ランクヘッドの結成20周年を祝う〈ALL TIME SUPER TOUR〉が、いよいよ佳境に入って来た。2019年のうちに前半の10公演を終え、2020年は1月12日からツアーを再開し、目指すは3月12日のファイナル、渋谷TSUTAYA O-EAST。昨年7月19日、恵比寿リキッドルームで「奇跡のソールドアウト」をやってのけたバンドは、再びファンの力を借りて新たな高みへと驀進中だ。道は険しいが、バンドに関わる誰一人として下を向く者はいない。日本一あきらめの悪いバンド、ランクヘッドの最新語録を聞こう。
たくさんの人たちの愛を、忘れちゃってたんですね。数字にとらわれて。(小高)
──2019年の年内で、20周年ツアーがちょうど折り返しということで。前半戦の印象、手ごたえは?
小高芳太朗(Vo,Gt)どういう切り口で行きましょうか。いいほうと悪いほうと、どっちもあるんですけど。
──いいほうで行きましょうよ。20周年ツアーということで、そもそものモチベーションも高かったと思うし。
小高そもそものモチベーションの話をすると、前回のリキッドルーム(7月19日)の件が大きいですね。

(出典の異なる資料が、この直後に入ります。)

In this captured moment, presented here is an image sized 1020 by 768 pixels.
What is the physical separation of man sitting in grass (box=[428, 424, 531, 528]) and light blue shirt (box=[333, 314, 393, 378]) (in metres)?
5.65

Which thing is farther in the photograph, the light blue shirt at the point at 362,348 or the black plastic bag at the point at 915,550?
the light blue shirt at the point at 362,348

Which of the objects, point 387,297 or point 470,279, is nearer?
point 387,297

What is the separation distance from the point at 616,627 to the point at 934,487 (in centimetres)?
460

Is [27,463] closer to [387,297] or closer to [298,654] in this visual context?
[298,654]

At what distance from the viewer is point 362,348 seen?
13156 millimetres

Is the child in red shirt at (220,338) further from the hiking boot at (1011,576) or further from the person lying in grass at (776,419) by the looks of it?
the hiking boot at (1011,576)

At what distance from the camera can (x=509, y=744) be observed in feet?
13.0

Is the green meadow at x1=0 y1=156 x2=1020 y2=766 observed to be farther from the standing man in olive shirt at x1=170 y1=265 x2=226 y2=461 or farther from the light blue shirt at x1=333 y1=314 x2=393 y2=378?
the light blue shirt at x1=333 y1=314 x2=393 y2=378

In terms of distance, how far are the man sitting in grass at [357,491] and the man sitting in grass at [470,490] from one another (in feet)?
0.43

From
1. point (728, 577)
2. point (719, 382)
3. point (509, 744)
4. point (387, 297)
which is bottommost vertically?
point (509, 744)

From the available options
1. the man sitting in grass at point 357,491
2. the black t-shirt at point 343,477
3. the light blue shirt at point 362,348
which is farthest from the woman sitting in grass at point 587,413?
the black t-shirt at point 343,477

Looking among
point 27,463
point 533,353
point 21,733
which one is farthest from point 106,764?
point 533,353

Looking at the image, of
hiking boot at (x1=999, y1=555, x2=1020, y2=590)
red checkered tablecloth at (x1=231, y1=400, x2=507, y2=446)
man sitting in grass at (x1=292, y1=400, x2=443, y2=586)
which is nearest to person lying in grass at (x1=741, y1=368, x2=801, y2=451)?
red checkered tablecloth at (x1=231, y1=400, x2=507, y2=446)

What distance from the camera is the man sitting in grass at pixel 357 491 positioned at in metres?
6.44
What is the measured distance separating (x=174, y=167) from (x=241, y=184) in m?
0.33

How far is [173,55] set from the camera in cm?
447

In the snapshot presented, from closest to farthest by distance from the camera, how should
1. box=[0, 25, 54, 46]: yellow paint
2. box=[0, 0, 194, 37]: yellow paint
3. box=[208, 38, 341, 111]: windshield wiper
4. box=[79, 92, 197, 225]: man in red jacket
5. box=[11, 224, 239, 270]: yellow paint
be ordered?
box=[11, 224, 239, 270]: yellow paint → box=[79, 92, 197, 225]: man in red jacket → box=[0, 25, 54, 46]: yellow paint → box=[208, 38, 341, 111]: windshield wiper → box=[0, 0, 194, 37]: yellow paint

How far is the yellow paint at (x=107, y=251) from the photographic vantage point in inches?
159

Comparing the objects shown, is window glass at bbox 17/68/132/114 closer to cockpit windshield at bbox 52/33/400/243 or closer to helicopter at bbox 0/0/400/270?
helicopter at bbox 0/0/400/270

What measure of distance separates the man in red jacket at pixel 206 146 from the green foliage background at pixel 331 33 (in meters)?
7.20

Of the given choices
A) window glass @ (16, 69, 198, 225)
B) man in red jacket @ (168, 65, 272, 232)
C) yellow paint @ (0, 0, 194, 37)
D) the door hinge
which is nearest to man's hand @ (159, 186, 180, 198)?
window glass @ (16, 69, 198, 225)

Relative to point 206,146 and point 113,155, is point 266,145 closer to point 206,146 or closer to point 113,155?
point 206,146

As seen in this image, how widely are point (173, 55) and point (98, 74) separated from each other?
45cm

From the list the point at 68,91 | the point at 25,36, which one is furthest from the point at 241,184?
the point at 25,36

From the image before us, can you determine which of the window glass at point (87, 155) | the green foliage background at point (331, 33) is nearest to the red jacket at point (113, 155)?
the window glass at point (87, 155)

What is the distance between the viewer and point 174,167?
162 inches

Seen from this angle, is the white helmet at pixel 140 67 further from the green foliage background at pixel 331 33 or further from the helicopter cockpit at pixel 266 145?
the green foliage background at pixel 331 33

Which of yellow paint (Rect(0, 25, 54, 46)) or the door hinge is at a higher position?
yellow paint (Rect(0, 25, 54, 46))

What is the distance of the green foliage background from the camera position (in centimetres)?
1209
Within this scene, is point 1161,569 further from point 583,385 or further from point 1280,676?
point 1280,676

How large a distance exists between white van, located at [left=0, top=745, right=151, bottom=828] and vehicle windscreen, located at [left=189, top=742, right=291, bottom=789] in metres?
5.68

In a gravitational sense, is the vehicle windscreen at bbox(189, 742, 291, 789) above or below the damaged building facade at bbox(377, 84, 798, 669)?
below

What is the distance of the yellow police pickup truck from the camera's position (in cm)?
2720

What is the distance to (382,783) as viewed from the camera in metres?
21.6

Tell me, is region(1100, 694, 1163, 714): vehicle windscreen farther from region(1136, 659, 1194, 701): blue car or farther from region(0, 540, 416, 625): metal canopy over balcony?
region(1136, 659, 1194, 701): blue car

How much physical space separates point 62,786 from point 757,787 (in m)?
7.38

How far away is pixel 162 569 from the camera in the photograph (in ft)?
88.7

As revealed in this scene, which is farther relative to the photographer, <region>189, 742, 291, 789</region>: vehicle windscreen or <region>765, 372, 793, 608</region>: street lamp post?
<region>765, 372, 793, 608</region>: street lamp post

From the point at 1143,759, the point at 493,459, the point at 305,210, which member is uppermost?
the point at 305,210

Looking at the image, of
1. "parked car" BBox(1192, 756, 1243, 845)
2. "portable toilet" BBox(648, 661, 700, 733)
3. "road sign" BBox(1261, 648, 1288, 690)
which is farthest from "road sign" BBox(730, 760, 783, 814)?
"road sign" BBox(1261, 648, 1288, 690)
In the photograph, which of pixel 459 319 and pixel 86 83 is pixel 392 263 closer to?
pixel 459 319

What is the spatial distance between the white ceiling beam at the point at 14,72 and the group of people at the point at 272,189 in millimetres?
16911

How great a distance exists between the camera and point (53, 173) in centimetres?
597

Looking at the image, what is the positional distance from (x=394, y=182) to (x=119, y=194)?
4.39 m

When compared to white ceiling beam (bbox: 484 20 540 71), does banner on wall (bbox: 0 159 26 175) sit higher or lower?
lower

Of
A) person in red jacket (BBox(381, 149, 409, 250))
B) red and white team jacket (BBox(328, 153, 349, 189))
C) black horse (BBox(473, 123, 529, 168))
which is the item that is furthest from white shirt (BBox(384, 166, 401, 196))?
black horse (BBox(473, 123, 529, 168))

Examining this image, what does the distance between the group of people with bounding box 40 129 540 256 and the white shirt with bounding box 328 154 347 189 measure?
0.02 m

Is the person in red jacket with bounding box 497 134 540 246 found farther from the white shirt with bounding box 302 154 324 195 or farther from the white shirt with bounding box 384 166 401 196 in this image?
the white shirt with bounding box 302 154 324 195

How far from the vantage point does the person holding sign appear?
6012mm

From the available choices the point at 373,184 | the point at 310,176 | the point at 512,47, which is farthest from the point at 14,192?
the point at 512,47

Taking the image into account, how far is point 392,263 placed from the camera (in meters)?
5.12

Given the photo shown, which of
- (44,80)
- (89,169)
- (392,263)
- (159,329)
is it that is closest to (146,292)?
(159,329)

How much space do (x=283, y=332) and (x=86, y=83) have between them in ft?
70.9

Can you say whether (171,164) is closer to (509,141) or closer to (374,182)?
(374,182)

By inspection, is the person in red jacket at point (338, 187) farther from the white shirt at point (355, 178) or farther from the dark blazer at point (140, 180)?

合田悟(Ba.)あの時点で、20周年ツアーのスケジュールは仮の状態だったので。本当にできるの?と。
小高リキッドルームが売り切れて、眠っていたランクヘッド・ファンが立ち上がってくれたおかげで、「20本頑張ろう」と決心できたのは7月に入ってからです。あの時のみんなの動きのおかげで、20本回れるぞ、グッズも作れるぞと。物理的にも助けられたし、あとはみんなの気持ちですね。ディスクガレージにもたくさんサポートしてもらったし、ずっとお世話になってきた、本当にたくさんの人たちの愛を、忘れちゃってたんですね。数字にとらわれて。
──ああー。
小高俺らはもう必要とされてないのかな、とか思っちゃってたから。でもこんなにたくさんの人に支えてもらってたんだなって、動員やお金のこと以上に、お客さんがどうやって俺らと出会って、一緒に生きてきてくれたか?ということを、SNSでみんなが発信してくれたから。マンガを描いてくれたり、長いブログを書いてくれたり、それが俺らの財産だったんだということを思い出させてくれました。
合田忘れていたというわけじゃないけど、小高が言ったように、そういうものを思い出させてくれたのが、2019年でしたね。長いことやってると、ルーティンというか、ツアーやって、アルバム出して、またツアーやって、という中にいると、忘れてくるものがあるような気はしていて。僕らもそこに、よくも悪くもハマってたんだなということに気づいたんですよね。
小高昔、(山下)壮がブログに書いてたんですけど、「長くやってると、人が数字に化けちゃう」と。まさにそういう感覚だったのかもしれない。何枚売れたとか、どんだけダウンロードされたとか、動員が前より落ちたとか、全部数字じゃないですか。それはそれで大事なんですけど、それだけではないことを思い出させてもらった年でしたね。
今回のセットリスト、ものすごく激しくて、毎回新鮮だし、すごいですよ(合田)
──今回のツアー、セットリストは、9月に出た『ALL TIME SUPER BEST』を中心にして?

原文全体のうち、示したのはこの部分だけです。